Dr. Hiroshi Suzuki addresses this issue by converging life sciences, genetic engineering, and information sciences. His initial focus landed on extrachromosomal circular DNA (eccDNA), a newly discovered genomic abnormality in cancer. The eccDNA, found in many cancer cells, harbors key oncogenes and enhancers known to fuel malignant transformation and impact prognosis. Through meticulous screening, Dr. Suzuki has identified a group of genes vital for the survival of cancer cells harboring eccDNA. By unraveling the mechanisms behind eccDNA production and distribution, he aims to develop novel therapeutic strategies against cancer. In addition, he has further engineered a groundbreaking technology capable of double-labeling individual cells with both multicolor fluorescence and DNA barcodes through a gradual tuning of the CRISPR-Cas9 system. Dr. Suzuki plans to perform these analyses on various cancer samples and analyze the spatiotemporal changes in cellular information obtained from these analyses using machine learning to capture cancer in four dimensions. This concept is innovative, as it aims to predict the future of cancer cells and surpass their evolution. It has the potential to lead to innovative diagnostic and therapeutic methods.

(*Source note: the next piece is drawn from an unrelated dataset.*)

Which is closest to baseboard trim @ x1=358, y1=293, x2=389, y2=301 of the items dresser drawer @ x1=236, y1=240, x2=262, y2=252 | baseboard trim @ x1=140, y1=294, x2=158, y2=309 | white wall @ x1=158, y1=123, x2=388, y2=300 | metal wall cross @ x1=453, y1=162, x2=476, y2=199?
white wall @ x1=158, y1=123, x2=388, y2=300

Dr. Suzuki is a promising young researcher. After three years of clinical practice as a hematologist/oncologist, he conducted groundbreaking cancer research for 13 years at the University of Tokyo and the Massachusetts Institute of Technology, achieving remarkable results. In 2020, he was appointed as a professor of molecular oncology at the Graduate School of Medicine, Nagoya University. Integrating spatiotemporal dynamics analysis of cells and organs using genomic and epigenomic analysis with predictive modeling powered by machine learning is a significant trend in medical research. Moreover, machine learning requires high-quality and abundant analytical data. We expect that Dr. Suzuki, in collaboration with clinicians, will significantly contribute to overcoming cancer by unraveling the mysteries of cancer cells in the next decade as an InaRIS fellow.

Message from Fellow

InaRIS is a unique system that supports not only the research project but also the researchers themselves over a long period of 10 years. I am grateful and feel a sense of responsibility. While medical research is largely divided into basic research and clinical research, I would like to take up the challenge of finding a singularity that goes beyond the basics and spills over into a wide range of research fields, and that will shift the center of gravity of human thinking.